TVM solve for interest rate, revisited

[Albert Chan]

(06-19-2022 06:57 PM)Albert Chan Wrote:  Let R = 1+x > 0, to prove:

g = n*(R-1)/(R^n-1) ≥ 1 - (n-1)/2*(R-1)

→ Or, n ≥ (1 - (n-1)/2*(R-1)) * (R^n-1)/(R-1)      // note: multiplied factor > 0

(RHS, R)' = (1 - n*(n+1)/2*R^(n-1) + (n²-1)*R^n - n*(n-1)/2*R^(n+1)) / (R-1)^2

If n > 1, numerator have 3 sign changes, 1 or 3 positive roots (Descartes rules of signs)
Taking taylor series, we showed that it had triple equal roots, at x=0 ...

I was being stupid.

Multiplied factor is a polynomial = (R^(n-1) + R^(n-2) + ... + R + 1)
In other words, RHS is just a polynomial. All its derivatives also polynomial.

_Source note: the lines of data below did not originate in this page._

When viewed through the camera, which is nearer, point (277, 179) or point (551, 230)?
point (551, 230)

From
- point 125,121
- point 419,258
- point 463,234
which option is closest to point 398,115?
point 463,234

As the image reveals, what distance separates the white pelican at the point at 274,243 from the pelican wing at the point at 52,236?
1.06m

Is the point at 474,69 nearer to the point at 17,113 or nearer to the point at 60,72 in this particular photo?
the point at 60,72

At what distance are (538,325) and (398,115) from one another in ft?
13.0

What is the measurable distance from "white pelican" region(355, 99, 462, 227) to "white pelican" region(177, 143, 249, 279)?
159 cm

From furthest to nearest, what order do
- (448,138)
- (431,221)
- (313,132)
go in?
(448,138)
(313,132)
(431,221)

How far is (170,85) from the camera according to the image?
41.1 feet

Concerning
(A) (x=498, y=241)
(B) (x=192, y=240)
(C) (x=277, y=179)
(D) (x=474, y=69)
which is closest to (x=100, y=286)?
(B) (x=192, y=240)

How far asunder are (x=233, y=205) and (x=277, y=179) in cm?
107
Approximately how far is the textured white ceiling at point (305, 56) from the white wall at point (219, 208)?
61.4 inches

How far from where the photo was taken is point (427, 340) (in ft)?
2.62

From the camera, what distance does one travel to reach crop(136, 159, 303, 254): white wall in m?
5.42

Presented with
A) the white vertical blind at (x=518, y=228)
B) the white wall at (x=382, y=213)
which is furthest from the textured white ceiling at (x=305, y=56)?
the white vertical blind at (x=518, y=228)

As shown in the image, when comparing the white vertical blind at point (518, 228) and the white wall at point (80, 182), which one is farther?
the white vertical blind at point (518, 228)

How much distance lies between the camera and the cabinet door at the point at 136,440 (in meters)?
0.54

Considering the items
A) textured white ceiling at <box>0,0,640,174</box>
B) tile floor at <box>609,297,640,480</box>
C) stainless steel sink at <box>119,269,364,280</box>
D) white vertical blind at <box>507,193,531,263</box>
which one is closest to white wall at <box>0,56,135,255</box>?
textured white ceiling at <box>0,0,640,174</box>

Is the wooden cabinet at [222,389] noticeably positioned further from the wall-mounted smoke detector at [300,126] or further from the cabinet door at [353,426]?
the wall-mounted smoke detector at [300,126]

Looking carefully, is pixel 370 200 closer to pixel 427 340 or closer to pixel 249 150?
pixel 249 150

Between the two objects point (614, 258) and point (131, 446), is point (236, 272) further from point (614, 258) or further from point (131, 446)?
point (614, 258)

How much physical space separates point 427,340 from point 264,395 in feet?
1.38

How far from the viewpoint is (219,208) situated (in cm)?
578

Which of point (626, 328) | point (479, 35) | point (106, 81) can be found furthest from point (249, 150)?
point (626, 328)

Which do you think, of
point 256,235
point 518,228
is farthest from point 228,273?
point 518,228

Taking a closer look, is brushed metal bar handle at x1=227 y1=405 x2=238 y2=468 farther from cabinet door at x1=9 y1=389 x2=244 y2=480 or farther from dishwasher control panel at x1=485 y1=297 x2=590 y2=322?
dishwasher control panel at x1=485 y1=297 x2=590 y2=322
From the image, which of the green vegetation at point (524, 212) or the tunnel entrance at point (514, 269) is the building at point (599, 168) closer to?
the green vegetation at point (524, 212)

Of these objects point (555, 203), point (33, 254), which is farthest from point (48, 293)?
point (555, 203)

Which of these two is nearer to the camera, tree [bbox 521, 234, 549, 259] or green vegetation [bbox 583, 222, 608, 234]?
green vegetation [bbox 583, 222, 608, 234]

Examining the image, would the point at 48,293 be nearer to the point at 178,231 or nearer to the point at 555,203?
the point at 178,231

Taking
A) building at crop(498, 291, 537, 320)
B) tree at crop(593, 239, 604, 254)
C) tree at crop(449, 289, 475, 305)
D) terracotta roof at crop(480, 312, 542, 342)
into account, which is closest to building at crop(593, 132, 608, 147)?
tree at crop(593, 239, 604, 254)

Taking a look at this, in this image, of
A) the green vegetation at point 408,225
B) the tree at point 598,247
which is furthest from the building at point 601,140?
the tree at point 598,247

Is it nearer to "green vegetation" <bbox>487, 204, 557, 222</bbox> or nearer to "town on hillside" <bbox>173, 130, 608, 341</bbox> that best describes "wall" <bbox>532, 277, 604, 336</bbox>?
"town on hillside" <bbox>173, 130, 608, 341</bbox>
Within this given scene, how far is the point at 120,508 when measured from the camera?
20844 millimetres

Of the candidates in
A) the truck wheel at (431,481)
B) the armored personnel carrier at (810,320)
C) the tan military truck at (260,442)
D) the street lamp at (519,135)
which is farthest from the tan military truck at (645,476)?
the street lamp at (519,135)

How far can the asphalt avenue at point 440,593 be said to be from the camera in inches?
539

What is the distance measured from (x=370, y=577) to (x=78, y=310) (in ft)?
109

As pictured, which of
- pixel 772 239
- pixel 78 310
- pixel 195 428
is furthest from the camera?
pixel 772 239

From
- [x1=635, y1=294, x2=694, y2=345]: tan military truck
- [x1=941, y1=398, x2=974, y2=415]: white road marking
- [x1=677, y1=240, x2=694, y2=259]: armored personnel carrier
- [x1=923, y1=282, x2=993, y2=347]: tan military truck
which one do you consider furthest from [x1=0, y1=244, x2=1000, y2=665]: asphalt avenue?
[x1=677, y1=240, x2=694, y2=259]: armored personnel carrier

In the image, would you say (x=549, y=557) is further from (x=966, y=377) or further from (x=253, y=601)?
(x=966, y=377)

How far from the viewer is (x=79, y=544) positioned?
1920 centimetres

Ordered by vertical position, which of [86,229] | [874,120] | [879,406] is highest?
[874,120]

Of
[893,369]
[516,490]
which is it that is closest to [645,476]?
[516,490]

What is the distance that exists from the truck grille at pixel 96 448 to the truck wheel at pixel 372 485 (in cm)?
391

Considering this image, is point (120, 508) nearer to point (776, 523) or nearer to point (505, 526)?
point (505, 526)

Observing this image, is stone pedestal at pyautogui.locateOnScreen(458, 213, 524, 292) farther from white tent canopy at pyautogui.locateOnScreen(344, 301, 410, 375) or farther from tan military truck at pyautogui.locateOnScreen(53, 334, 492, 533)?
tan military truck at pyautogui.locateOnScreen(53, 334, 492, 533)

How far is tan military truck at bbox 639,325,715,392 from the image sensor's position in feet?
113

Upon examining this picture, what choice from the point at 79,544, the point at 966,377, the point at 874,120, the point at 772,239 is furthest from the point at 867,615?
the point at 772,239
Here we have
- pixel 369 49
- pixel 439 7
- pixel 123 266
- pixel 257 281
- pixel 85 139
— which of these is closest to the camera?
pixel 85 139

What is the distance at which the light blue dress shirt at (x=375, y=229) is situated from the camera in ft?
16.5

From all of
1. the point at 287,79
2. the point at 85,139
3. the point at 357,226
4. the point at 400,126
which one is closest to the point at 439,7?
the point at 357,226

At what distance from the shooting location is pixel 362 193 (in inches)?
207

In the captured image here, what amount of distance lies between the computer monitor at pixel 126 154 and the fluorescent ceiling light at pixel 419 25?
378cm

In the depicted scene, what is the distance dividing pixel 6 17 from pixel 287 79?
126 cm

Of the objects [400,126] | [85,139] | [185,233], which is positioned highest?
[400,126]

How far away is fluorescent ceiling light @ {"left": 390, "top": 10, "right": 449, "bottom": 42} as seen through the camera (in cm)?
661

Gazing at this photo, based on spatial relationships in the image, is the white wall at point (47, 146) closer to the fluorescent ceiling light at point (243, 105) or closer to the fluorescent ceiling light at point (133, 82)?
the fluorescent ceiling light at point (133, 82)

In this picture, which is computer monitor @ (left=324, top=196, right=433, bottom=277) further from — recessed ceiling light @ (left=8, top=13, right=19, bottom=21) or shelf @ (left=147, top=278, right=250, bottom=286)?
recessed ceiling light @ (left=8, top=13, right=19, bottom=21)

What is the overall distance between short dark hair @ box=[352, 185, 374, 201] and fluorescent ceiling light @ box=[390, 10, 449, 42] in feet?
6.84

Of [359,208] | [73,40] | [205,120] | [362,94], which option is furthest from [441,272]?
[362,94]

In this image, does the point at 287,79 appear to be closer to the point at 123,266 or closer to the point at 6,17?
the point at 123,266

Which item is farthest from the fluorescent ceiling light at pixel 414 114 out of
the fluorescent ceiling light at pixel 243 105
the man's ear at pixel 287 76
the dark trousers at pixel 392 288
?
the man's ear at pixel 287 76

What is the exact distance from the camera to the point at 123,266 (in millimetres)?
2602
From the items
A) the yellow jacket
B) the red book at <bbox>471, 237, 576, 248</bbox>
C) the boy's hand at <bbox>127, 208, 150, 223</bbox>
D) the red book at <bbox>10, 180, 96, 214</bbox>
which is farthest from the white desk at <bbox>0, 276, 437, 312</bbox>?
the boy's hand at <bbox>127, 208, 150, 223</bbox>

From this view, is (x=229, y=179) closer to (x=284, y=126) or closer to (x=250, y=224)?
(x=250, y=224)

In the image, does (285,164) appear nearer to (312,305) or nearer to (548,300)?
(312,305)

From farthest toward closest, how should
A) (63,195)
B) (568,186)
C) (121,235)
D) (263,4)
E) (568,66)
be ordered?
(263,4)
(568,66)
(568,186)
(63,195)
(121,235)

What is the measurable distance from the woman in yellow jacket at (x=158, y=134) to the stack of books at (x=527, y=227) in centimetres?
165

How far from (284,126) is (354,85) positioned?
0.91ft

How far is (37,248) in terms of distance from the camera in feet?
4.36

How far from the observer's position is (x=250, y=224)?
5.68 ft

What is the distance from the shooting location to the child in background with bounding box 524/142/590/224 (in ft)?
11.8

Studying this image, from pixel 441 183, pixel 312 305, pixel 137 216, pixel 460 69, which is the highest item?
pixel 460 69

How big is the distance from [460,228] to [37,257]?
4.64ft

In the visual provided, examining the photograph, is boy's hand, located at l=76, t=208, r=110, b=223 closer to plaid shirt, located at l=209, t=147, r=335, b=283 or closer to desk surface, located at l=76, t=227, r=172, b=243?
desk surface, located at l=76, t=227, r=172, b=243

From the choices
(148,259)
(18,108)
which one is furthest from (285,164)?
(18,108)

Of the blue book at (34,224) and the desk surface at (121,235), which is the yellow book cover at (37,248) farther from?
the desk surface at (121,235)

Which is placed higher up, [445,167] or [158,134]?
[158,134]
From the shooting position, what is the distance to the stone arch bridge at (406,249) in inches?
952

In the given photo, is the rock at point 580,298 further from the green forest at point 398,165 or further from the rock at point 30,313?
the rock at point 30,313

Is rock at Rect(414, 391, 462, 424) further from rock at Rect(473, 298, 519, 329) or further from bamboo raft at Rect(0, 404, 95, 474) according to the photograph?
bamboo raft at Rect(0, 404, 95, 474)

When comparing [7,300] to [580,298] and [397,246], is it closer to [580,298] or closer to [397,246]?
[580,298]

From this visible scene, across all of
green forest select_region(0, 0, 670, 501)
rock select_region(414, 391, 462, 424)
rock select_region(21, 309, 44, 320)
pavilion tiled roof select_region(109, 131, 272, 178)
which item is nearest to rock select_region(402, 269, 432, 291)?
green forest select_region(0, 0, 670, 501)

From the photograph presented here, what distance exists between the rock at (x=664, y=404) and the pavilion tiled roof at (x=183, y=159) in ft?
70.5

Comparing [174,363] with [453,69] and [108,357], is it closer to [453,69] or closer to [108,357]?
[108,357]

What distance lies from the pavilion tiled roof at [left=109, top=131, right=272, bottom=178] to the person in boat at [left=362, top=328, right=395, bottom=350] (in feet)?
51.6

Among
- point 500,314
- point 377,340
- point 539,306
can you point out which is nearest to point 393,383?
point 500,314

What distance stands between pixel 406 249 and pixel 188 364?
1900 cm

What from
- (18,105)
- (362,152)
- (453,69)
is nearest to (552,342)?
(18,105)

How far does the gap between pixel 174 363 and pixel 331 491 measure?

(RHS,R)' roots = (1 or 3) - 2 = (-1 or 1) = 1 positive root --> 1 extremum (*)

No CAS needed for the proof

(*) we can say extremum must be where curve and tangent line touched.
In other words, numerator M have triple equal roots, at R = 1

Or, we do the math, and confirm M's 3 roots:

M = 1 - n*(n+1)/2*R^(n-1) + (n^2-1)*R^n - n*(n-1)/2*R^(n+1)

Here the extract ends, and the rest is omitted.